An Ecology of Intellectual Property

Given Jim's paean to numeracy yesterday, I figured I could do worse than blog about my piece on the quantification of benefits from looser copyright protections. In Toward an Ecology of Intellectual Property, I argue that IP scholarship needs to push the environmental analogy pioneered by James Boyle a bit further by using tools developed by environmental economists. In order to give a fuller sense of the value of an intellectual commons protected by fair use, copyright defendants should mimic the type of valuation of environmental commons pioneered by economists studying biodiversity.

Here's an example. There is no "market" for beautiful views from buildings. However, economists can use "hedonic pricing" mechanisms to get a sense of how much of the value of a given residence is attributable to its view. By the same token, information economists may want to try to measure the value of "open" vs. "closed" cultural artifacts.
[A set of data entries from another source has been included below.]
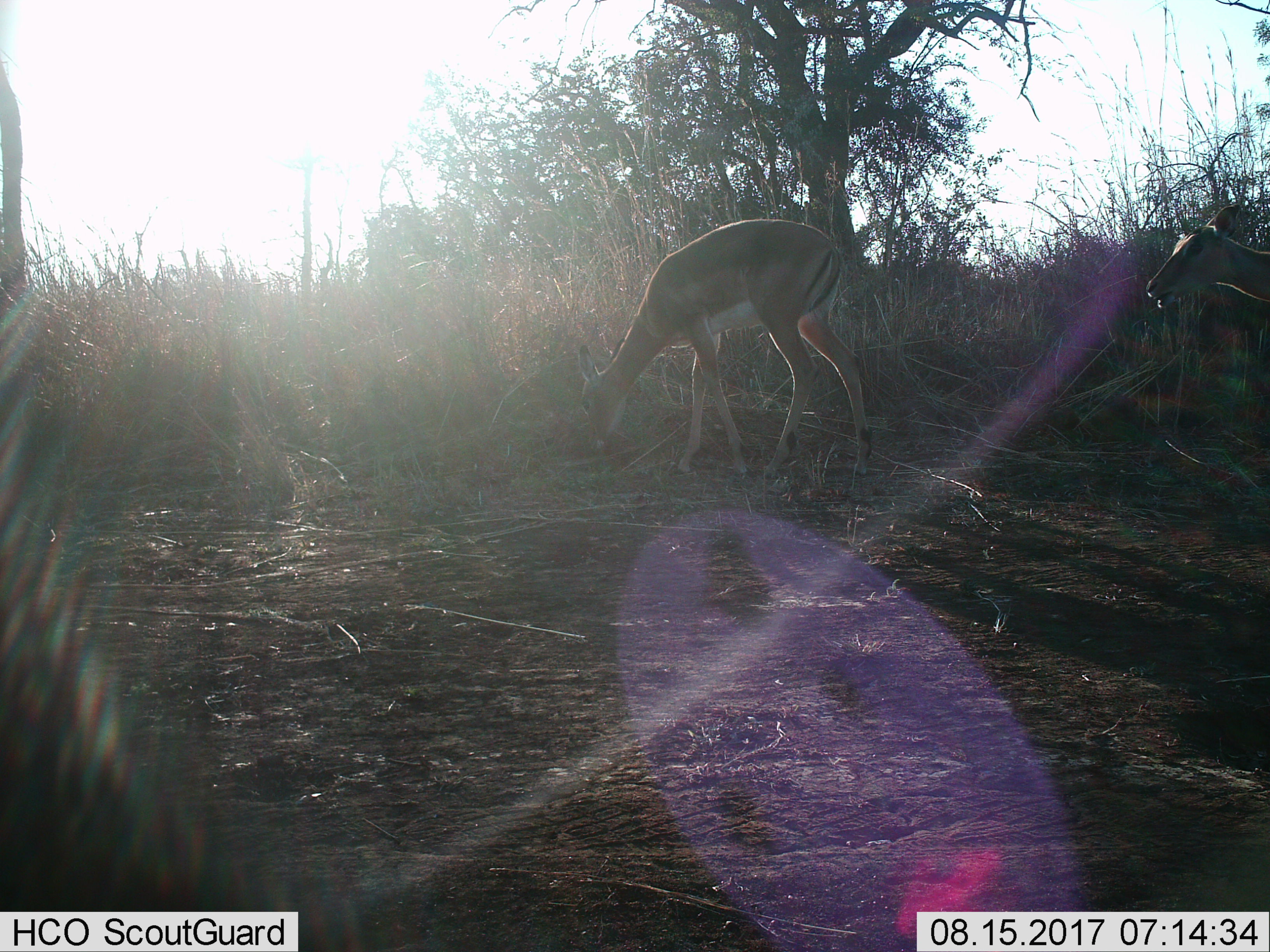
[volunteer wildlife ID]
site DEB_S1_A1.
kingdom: Animalia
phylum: Chordata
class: Mammalia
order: Artiodactyla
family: Bovidae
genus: Aepyceros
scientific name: Aepyceros melampus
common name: impala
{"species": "impala (Aepyceros melampus)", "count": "2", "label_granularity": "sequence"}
For example, why are so many people adopting "wikipedia?" How much are they saving by using this free, P2P resource rather than, say, paying for a subscription to Brittanica or Encarta? Rishab Ghosh is pioneering such a "substitution method" of valuation. Moreover, we might want to assess human capital formation: what critical thinking skills are users gaining by both editing and assessing entries? Nissenbaum & Benkler suggest there are many capabilities enhanced by such projects.

The traditional story here is that new, P2P alternatives are going to kill off traditional information sources. However, even if that is the case, we need to be able to assess not only the costs, but the benefits, of the transformation. Moreover, I think one can tell a happier tale of symbiosis, or at least mutualism.


Anonymous Anonymous said...

Very intersting.

I have not finished reading your paper, but I am already motivated to post a comment.

The thing about environmentalism is that there is a built-in scarcity that drives many of the discussions. We only have one planet, one atmosphere or we are losing species or ecosystems and therefore biodiversity.

There seems to be no analog in information ecologies - there seems to always be "more" information, so where is the scarcity?

I am informed by the "Attention Economy" folks and especially this article.

Attention "is" scarce, but how would this relate to information and knowledge production?

Ideally, we want people's "attention" to be on higher order processes like solving problems, pursuing better lives, creating a better world for themselves and their families, etc. instead of spending all their attention on getting food, clothing, shelter, etc.

This is too crude an analogy and so I would propose something that extends Maslow's heirarchy or at least parses it out into a fine-grained continuum.

If all the efforts to find the right balance of IP protection result in a nation of videogamers and porn-consumers, that may or may not be good depending on whether there are seriousl problems to be solved (global warming, war, famaine, etc.).

Knowledge and education are funny things such that the more you give them away, the more you have. Or so it seems as per Benkler et al.

8/04/2006 11:27 PM  
Blogger Frank said...

Thanks for the comment, John. Given my paper on information overload, I think we have a lot in common!

As for the natural scarcity point: yes, that is a fundamental discontinuity or disanalogy between the IP and physical worlds.

But I think attention and money really are scarce, and that's where the analogy seems more promising. There is real value in knowing that certain cultural/information resources are "common," that one needn't negotiate some license fee to use them. I think this is much like the "peace of mind" that one gets from knowing, say, Central Park is always "off limits" to bidding. One need not spend resources to "buy a piece of it" out of fear that it will all be bought up.